Every class has those kids. The smart ones, the curve-breakers, who pick it up early and run with it. They get it on the first go around. Hardly need our help at all. They have natural aptitude. Sit in the front of the class, graduate first in their class. They are on their way. Hardly need us. Did they ever need us? this is easy.
Then there are those other kids. The struggling ones, the faltering ones. They don’t pick it up early, so they come for extra help. We don’t see eye to eye. They just don’t get it. I tell it to them again and again. The other kids got it, why can’t they? They are stumped. They need us to see it the way they see it, so we can help them. this is hard.
Then there are those kids. The defiant ones, the failing ones. They don’t pick it up at all, but they don’t come to us for help. They’ve given up, not on us, but on themselves. These need our help most of all, but we don’t know how to help them. Don’t know how to reach them. If they’d come, we’d talk baseball or girl friends, we’d share movies we like or programs we watch. Maybe we would get to telling stories. this is harder still.
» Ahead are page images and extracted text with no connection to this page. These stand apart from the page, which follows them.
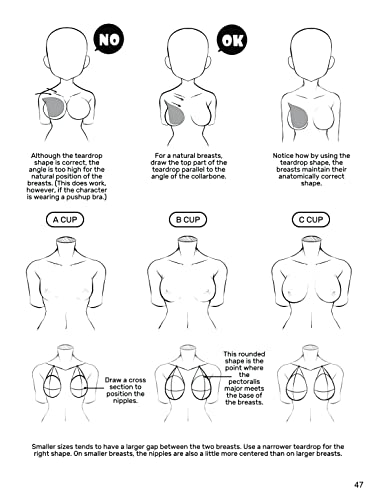 NO

OK

Although the teardrop shape is correct, the angle is too high for the natural position of the breasts. (This does work, however, if the character is wearing a pushup bra.)

For a natural breasts, draw the top part of the teardrop parallel to the angle of the collarbone.

Notice how by using the teardrop shape, the breasts maintain their anatomically correct shape.

A CUP

B CUP

C CUP

Draw a cross section to position the nipples.

This rounded shape is the point where the pectoralis major meets the base of the breasts.

Smaller sizes tends to have a larger gap between the two breasts. Use a narrower teardrop for the right shape. On smaller breasts, the nipples are also a little more centered than on larger breasts.

47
Teaching, lacing up the sneakers and going one on one with our world’s greatest natural resource, is the hardest job on earth and the greatest gift we can give. The capable ones will get it without us, but the others stretch us. Sometimes nearly to the breaking point.
And there’s no guarantee. They may fall away anyway in spite of our efforts, but let it not be because of our efforts. Never, ever, because of our efforts. We reach and keep reaching. We re-invent and re-organize. We create new ways to approach an old concept. We make models and draw diagrams. We sketch and color, paint and draw. We use our bodies and our boards. We use our minds, hearts and souls. We call on all the resources we have at hand to teach this one. The least common denominator. Who sits across from us…stumped, frustrated, confused. Who fumes and throws up his hands. “I’ll never get this!”
And we take a deep breath and smile an honest, sincere smile that reflects the truest of hearts. “You will. Let’s try again another way.” And so you do.
One day the quality of my work will be judged by my attention to the least common denominator.